[389-users] Re: Inconsistent Ldap connection issues

Gary Waters via 389-users <389-users@xxxxxxxxxxxxxxxxxxxxxxx> · Wed, 16 Oct 2024 09:44:09 -0700



      Are there any routers, middlewares,
        firewalls, idp's etc between the client/ldap server? Load
        balancer? 
      When this first started happening, the client a cluster of
      containers just spoke to ldap server directly over a peering
      connection. Since the error was unable to connect to ldap, I
      thought perhaps the one ldap server could not handle it. So I
      added a load balancer (AWS NLB) and a second ldap server. It didnt
      help.  Since this was happening before the load balancer, I dont
      think its that. There is a ALB in front of the cluster.
    -Gary
    
    On 10/16/24 09:24, Gary Waters wrote:

    
        Are there any routers, middlewares, firewalls, idp's etc
          between the client/ldap server? Load balancer? 
      
      When this first started happening, the client a cluster of
        containers just spoke to ldap server directly over a peering
        connection. Since the error was unable to connect to ldap, I
        thought perhaps the one ldap server could not handle it. So I
        added a load balancer (AWS NLB) and a second ldap server. It
        didnt help.  Since this was happening before the load balancer,
        I dont think its that. There is a ALB in front of the cluster.
      -Gary

      
      On 10/15/24 17:26, William Brown
        wrote:

      
                These errors are only shown on
                  the client, yes? Is there any evidence of a failed
                  connection in the access log? 
                Correct, those 2 different contacting ldap error issues.
                I have searched for various things in the logs, but I
                havent read it line by line. I dont see "err=1", no fd
                errors, or "Not listening for new connections - too many
                fds open". 

              
          So, that means the error is happening *before* 389-ds
            gets a chance to accept on the connection. 
          

                We encountered a similar issue
                  recently with another load test, where the load tester
                  wasn't averaging it's connections, it would launch
                  10,000 connections at once and hope they all worked.
                  With your load test, is it actually spreading it's
                  connections out, or is it bursting?
                It's a ramp up of 500 users logging in and starting
                their searches, the initial ramp up is 60 seconds, but
                the searches and login/logouts is over 6 minutes.  I
                just spliced up the logs to see what that first minute
                was like:
                 Peak Concurrent Connections:   689

                  Total Operations:              18770

                  Total Results:                 18769

                  Overall Performance:           100.0%

                  
                  Total Connections:             2603         
                  (21.66/sec)  (1299.40/min)

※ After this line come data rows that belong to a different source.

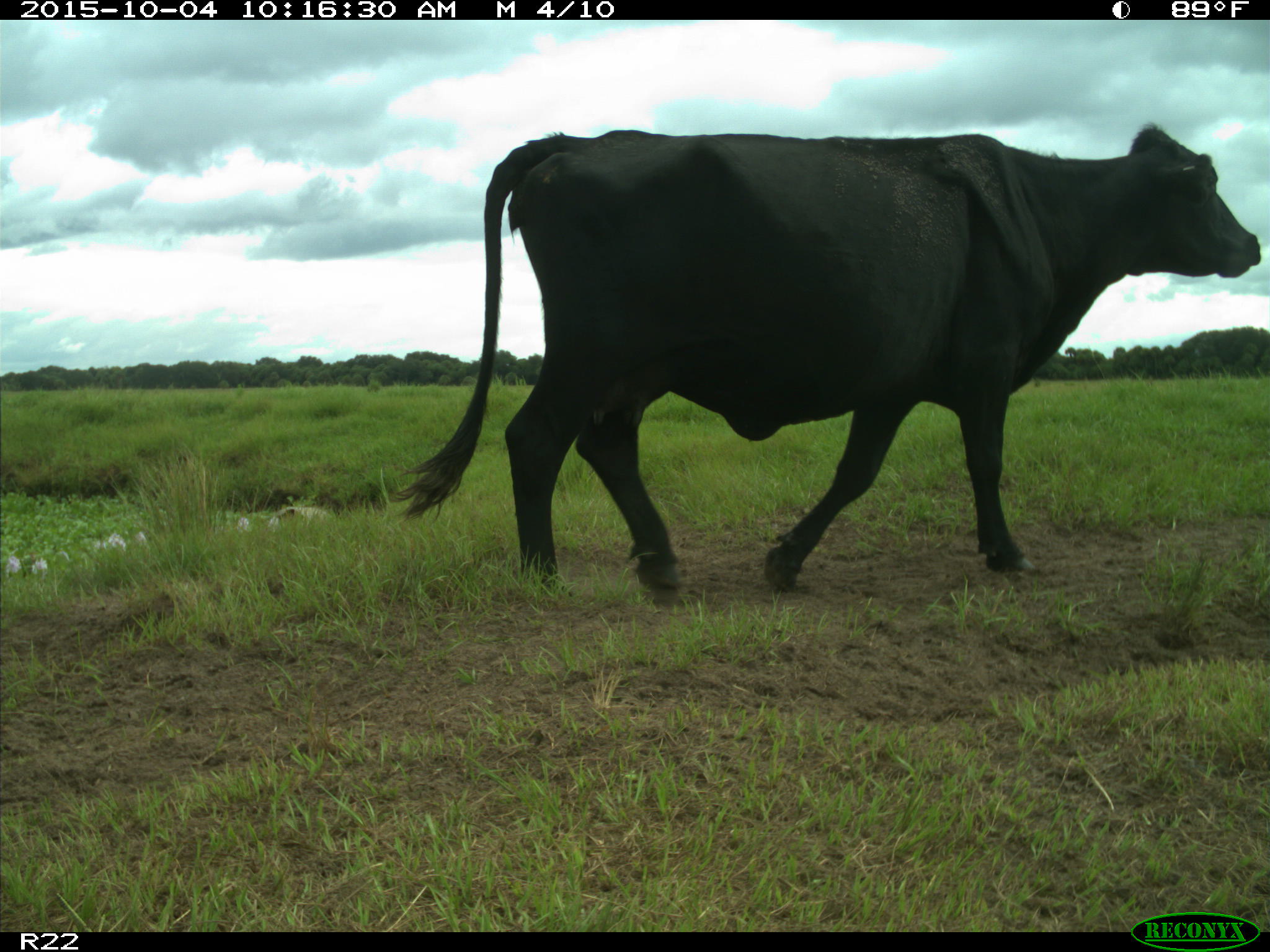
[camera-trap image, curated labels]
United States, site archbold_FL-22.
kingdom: Animalia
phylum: Chordata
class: Mammalia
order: Artiodactyla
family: Bovidae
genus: Bos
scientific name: Bos taurus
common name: domestic cow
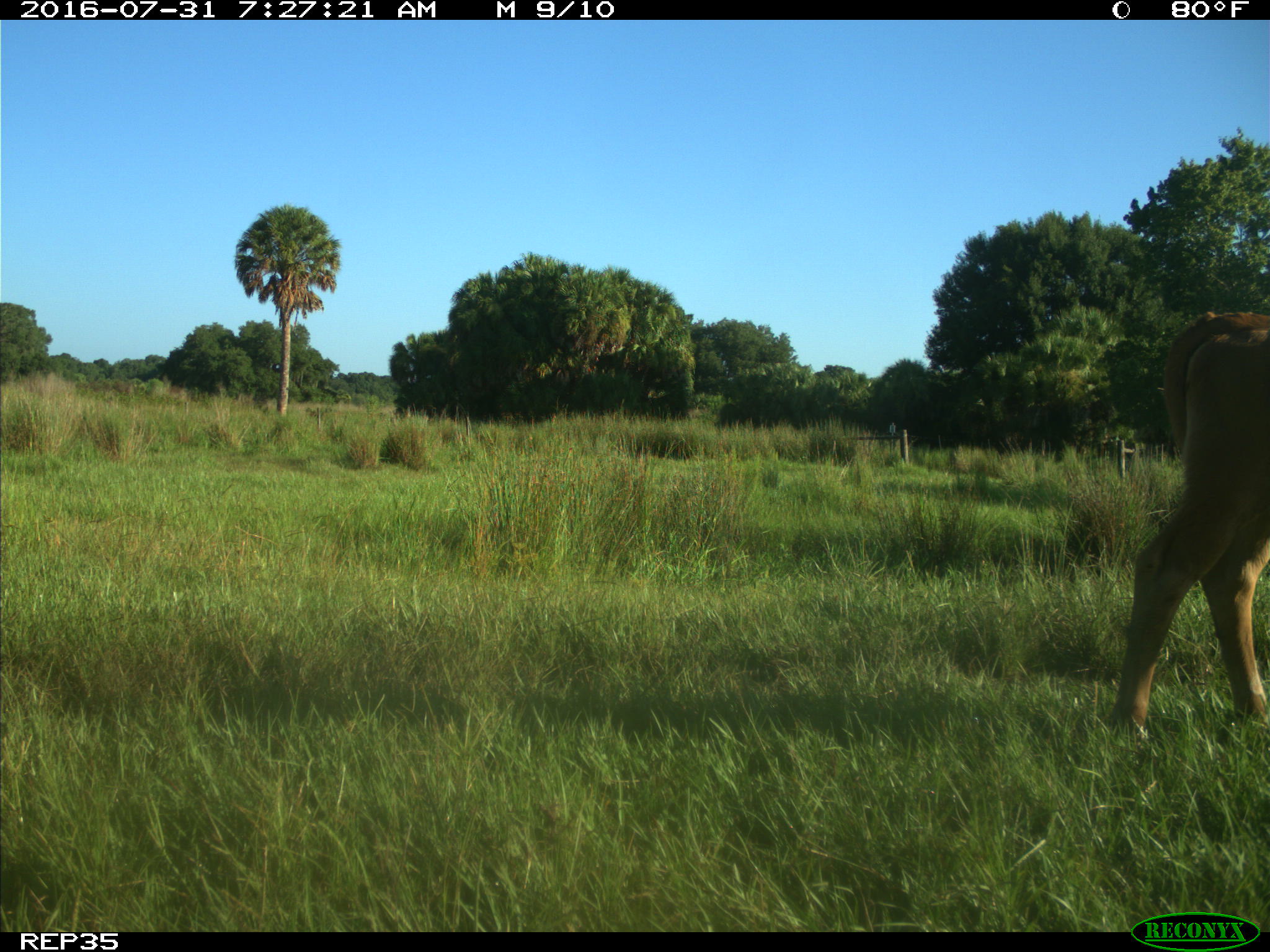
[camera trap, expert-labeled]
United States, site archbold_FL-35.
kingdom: Animalia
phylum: Chordata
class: Mammalia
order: Artiodactyla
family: Bovidae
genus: Bos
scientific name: Bos taurus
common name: domestic cow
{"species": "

                   - LDAP Connections:           2603         
                  (21.66/sec)  (1299.40/min)

                   - LDAPI Connections:          0            
                  (0.00/sec)  (0.00/min)

                   - LDAPS Connections:          0            
                  (0.00/sec)  (0.00/min)

                   - StartTLS Extended Ops:      2571         
                  (21.39/sec)  (1283.42/min)

                  
                  Searches:                      13596        
                  (113.12/sec)  (6787.01/min)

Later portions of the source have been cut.